NASHVILLE, Tenn., June 3 /PRNewswire-USNewswire/ -- Cardiologists around the country are speaking out against drastic payment cuts that could force the closure of many outpatient catheterization labs, creating long waits and dramatically increasing out-of-pocket costs for thousands of Medicare beneficiaries.
Under proposed changes from The Centers for Medicare and Medicaid Services (CMS), reimbursement for cardiac catheterization procedures performed in non- hospital outpatient labs would be reduced 47 percent by 2010. Once fully implemented, non-hospital cath labs would receive reimbursements several hundred dollars below the cost of performing the procedure. Because private insurers typically follow CMS's lead, the cuts could create a dangerous domino effect that would reduce reimbursements from all payor sources, driving many non-hospital labs out of business.
More than 45 members of the Cardiovascular Outpatient Center Alliance (COCA), a non-profit organization representing more than 60 cardiology practices across the nation, recently met with members of Congress to ask them to intervene and request that CMS set fair and reasonable reimbursement consistent with the cost of the procedure.
"In addition to closing outpatient cath labs around the country, the proposed cuts would have a devastating effect on the entire healthcare system," said Steve Blades, president of COCA. "Patients would be forced back into crowded hospital settings where the cost of the same procedure is significantly higher, resulting in long waits and greater out-of-pocket expense. As a result, the federal government would incur $45 to $50 million in increased costs, defeating the very purpose of these reductions."

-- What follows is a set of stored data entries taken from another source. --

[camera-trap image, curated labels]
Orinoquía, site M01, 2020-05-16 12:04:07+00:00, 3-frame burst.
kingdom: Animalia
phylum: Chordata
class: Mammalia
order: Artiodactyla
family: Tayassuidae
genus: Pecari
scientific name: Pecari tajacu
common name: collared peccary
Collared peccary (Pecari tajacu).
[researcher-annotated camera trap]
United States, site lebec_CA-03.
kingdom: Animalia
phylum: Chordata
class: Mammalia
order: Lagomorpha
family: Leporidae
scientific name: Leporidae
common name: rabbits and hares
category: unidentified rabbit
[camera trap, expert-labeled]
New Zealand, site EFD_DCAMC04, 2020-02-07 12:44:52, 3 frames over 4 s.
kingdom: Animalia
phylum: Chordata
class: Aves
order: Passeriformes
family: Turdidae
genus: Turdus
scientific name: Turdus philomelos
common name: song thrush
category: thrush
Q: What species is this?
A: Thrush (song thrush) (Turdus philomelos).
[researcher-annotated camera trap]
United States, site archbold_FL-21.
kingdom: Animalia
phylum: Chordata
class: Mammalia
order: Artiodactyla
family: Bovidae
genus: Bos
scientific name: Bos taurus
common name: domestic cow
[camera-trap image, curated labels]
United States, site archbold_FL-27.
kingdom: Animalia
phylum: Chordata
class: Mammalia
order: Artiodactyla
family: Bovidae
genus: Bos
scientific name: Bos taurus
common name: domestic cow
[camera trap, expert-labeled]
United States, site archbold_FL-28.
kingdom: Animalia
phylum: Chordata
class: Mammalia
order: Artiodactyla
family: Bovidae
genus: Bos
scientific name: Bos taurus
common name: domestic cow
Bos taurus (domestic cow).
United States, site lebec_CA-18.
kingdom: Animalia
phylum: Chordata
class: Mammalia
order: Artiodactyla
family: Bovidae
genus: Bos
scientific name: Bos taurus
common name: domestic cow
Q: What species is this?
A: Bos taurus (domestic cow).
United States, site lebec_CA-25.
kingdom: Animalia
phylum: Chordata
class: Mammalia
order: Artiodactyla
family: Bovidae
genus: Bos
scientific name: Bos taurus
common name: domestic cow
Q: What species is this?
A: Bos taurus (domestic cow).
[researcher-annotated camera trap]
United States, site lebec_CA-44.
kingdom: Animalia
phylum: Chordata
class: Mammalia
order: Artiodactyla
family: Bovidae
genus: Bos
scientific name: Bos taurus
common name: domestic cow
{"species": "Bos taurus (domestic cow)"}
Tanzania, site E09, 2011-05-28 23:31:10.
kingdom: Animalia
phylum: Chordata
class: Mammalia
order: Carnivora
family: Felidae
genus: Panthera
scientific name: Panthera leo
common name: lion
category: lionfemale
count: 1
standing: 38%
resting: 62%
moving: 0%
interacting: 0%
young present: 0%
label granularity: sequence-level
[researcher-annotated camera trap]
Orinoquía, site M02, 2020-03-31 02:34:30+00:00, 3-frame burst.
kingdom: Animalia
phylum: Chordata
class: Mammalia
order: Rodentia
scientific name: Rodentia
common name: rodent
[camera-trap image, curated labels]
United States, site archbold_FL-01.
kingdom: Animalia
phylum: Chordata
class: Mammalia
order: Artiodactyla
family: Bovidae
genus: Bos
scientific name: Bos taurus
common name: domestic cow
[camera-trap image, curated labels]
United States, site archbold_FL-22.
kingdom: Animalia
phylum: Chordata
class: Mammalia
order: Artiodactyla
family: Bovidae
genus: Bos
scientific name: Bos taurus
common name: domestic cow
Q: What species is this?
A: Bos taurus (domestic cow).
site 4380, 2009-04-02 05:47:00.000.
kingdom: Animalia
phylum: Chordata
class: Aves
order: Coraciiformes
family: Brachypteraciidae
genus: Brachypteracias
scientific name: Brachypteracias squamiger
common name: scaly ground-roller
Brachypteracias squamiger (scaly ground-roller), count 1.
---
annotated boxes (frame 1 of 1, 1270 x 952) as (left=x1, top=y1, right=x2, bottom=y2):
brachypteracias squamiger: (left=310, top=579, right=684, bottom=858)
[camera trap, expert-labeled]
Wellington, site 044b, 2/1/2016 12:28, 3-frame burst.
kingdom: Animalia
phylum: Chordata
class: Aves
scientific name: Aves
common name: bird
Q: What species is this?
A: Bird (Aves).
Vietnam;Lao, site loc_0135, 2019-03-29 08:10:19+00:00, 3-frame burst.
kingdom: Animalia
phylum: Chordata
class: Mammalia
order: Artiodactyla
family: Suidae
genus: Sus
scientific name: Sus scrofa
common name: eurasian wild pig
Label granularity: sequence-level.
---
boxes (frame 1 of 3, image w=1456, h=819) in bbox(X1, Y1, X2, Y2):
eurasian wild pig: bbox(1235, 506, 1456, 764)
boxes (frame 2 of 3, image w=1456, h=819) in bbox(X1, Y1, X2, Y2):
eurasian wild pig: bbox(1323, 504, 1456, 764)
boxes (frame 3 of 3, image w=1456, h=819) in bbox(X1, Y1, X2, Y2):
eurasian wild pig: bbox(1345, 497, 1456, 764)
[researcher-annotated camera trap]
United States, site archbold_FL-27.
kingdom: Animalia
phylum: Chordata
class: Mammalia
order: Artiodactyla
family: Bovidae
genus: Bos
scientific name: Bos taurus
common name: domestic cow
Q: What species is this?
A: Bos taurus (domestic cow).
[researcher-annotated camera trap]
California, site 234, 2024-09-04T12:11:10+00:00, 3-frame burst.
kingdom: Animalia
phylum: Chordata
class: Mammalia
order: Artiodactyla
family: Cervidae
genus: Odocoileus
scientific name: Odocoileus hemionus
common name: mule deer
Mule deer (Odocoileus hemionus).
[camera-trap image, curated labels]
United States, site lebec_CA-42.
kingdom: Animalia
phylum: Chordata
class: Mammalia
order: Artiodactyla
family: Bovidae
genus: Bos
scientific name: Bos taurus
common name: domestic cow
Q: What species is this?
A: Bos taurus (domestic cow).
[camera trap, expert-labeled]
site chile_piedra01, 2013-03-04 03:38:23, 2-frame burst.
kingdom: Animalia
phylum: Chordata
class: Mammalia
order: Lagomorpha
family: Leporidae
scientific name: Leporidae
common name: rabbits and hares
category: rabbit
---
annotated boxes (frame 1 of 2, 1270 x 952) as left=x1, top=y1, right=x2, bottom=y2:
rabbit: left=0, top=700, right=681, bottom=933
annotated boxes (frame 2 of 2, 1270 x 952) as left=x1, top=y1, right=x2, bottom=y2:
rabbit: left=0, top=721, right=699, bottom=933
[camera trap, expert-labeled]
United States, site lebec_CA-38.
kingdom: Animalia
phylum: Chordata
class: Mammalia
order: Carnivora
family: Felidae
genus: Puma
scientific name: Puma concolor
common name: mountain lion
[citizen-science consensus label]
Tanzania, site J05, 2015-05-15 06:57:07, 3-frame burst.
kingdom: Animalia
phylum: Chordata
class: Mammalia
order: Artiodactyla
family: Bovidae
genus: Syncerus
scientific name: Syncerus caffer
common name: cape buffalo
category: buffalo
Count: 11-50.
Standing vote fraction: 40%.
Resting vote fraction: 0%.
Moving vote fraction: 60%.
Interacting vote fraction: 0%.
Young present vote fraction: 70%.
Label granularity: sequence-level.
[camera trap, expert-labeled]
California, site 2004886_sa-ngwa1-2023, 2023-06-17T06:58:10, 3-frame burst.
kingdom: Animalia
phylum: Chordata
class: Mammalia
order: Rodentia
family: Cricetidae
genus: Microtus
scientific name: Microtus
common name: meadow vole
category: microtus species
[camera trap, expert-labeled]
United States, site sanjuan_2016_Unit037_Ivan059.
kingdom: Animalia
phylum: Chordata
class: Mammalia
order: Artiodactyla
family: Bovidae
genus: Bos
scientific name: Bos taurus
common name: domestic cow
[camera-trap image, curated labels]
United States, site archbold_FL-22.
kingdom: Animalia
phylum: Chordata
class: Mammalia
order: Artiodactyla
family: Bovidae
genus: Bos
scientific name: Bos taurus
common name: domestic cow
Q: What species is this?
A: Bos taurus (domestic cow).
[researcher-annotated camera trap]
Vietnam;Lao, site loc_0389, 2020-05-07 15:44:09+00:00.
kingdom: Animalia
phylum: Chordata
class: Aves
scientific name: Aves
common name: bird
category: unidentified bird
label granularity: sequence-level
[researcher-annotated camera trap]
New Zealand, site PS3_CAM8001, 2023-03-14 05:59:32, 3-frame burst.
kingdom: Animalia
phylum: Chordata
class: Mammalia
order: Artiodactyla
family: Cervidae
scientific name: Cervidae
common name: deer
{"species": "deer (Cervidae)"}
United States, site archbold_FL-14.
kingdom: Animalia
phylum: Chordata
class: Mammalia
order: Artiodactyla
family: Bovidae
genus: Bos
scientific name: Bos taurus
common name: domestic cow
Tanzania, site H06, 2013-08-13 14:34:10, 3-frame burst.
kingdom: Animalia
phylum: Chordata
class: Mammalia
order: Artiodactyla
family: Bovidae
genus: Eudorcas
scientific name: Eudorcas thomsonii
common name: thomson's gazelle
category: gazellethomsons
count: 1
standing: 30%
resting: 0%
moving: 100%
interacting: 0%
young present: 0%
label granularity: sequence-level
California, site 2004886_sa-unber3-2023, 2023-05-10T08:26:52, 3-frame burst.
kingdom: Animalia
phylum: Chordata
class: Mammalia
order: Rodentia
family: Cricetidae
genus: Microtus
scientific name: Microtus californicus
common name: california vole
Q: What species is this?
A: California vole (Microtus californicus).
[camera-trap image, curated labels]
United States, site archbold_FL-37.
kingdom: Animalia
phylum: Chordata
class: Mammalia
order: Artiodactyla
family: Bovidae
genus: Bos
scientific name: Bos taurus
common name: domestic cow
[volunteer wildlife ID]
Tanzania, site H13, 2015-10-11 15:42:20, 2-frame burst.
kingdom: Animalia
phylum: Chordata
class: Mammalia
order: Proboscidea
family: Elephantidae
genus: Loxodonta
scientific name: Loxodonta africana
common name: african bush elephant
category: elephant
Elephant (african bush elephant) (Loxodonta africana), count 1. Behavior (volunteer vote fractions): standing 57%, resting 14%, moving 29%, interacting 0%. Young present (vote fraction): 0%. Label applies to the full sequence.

Based on published 2008 Medicare reimbursement numbers, patient co- payments also would increase by $500 - or 157 percent - while access to catheterization services would be diminished. Medicare beneficiaries currently pay $326 for a catheterization procedure performed in a non-hospital lab while out-of-pocket costs for the same procedure in a hospital outpatient lab total $839.
"I'm concerned the severe reimbursement cuts initiated by CMS for non- hospital outpatient cardiac catheterization lab procedures will threaten access and quality for the Medicare beneficiaries in my state and throughout the nation," said U.S. Senator Mary Landrieu (D-La.). "I believe CMS should establish reasonable reimbursement that will allow these important patient care facilities to stay in business."
Ironically, while the proposed changes would significantly lower payments to non-hospital labs, hospitals performing the same procedure continue to receive increased reimbursement. Since 2006, hospitals have experienced a 25 percent increase in reimbursement for outpatient cardiac catheterizations even though research has shown that a hospital lab's cost structure is the same as that of a non-hospital lab.
Despite similar procedure costs, hospitals typically charge more to perform a cardiac catheterization. Non-hospital outpatient facilities can deliver the same service at a lower cost to the payor and the patient while providing enhanced convenience and better access to care.
"Our facility offers patients a quiet, convenient environment and a location that better meets their needs than a hospital-based facility, which must give priority to emergency patients," said Bruce E. Murphy, M.D., president of the Little Rock Cardiology Clinic. "Additionally, we have all of the tools clinicians need to expedite their diagnoses, which allows the physician to spend more time with the patient discussing options for treatment."
"The simple reality is that if CMS doesn't fix this problem quickly many of the more than 90 outpatient cath labs around the country will be forced to close," said Blades. "Until the government recognizes non-hospital cath labs as a separate and distinct entity and begins reimbursing them as such, we will continue to be a square peg they are trying to fit into a round hole. With the looming healthcare crisis our country is facing, it's more important than ever that we ask CMS to make rational, sound choices that not only contain costs but also benefit patients."
COCA (www.cocaheart.org) is a non-profit organization representing more than 60 U.S. cardiology practices and organizations and 1,000 cardiologists who own and operate outpatient cardiac catheterization facilities. The group and its members are dedicated to advancing the quality and accessibility of outpatient cardiac catheterization services through education, research and legislative advocacy.